Tasks
1/ According to the article on closed adoptions and Māori whakapapa, which grant has Dr Erica Newman been awarded?
2/ Gather every line of the entries that contains the string "pixel", treating uppercase and lowercase as different.

Missing Connections: how closed adoptions created generations of ‘ghosts’ within our whakapapa

Dr Erica Newman has been awarded the Marsden Fast Start Grant to further her research into transracial adoption in Aotearoa. Over the next three years she will gather accounts and experiences of Māori adoptees and their descendants and document their efforts to connect to their taha Māori. Crucial to her work is understanding how hapū and iwi currently support adoptees and their uri on their whakapapa journey, and in what ways her own experience as the daughter of a Māori adoptee might assist in the future shaping of those processes.

Kaituhi Ila Couch talks to Erica about the intergenerational effects on Māori of European adoption practices on Māori, and why a te ao Māori approach is needed to help those searching out their whakapapa and tūrangawaewae.

I am the last one through the door of Dr Erica Newman’s whare in Ōtepoti. Ahead of me is Qiane Matata-Sipu, the powerhouse behind NUKU, a multi-media project featuring ‘100 kickass indigenous wāhine’. Together with her right-hand woman and beauty expert, Melissa Harema, I am part of the all-wāhine Māori crew here to capture Erica’s story.

A researcher and lecturer at the University of Otago’s Te Tumu – School of Māori, Pacific and Indigenous Studies, Erica has received a prestigious and highly competitive grant. Today, there will be hair and makeup, a photoshoot, behind-the-scenes video, and a podcast interview – all things the average person would find daunting, let alone an academic who likes to let her work on transracial adoption speak for itself. I hope the sound of laughter filling the house helps soothe the nerves of my childhood friend.

Records shown
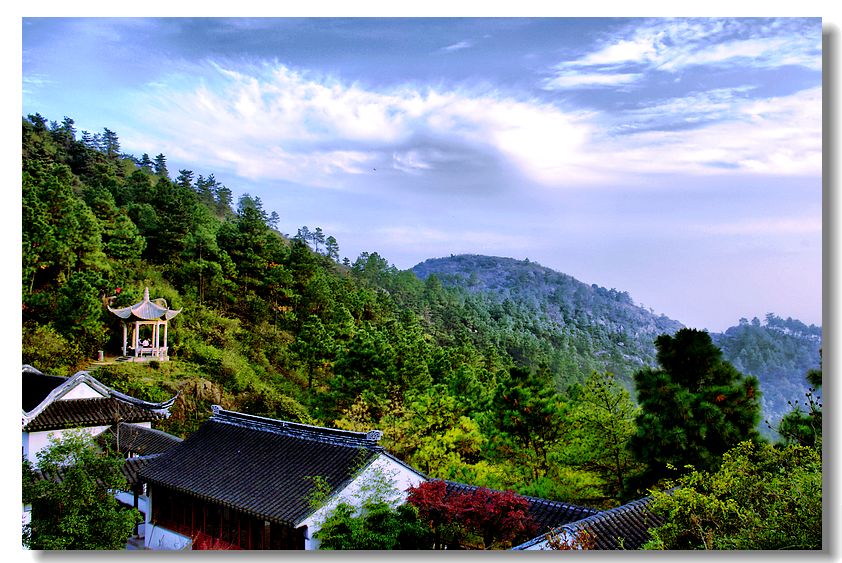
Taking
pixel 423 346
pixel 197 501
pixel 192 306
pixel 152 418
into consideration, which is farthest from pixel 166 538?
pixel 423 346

* * *

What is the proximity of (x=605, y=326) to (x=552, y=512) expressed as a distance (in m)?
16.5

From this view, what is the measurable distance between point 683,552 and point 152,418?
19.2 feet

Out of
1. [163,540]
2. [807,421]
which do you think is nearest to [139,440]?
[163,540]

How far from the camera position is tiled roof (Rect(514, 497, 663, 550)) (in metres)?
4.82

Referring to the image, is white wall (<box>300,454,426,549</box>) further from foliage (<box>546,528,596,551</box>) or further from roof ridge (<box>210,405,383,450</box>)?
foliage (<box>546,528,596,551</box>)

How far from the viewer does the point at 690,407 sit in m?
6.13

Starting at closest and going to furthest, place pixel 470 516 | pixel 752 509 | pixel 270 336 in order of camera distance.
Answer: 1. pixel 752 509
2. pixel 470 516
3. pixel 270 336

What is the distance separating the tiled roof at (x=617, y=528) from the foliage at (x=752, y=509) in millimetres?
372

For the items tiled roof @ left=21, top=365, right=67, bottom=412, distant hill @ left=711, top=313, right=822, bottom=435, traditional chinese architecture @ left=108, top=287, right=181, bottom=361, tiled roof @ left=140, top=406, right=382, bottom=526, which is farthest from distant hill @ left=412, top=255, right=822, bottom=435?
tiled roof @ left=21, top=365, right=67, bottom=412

Solutions to the problems
1/ The Marsden Fast Start Grant.

2/
pixel 423 346
pixel 197 501
pixel 192 306
pixel 152 418
into consideration, which is farthest from pixel 166 538?
pixel 423 346
Starting at closest and going to furthest, place pixel 470 516 | pixel 752 509 | pixel 270 336 in order of camera distance.
Answer: 1. pixel 752 509
2. pixel 470 516
3. pixel 270 336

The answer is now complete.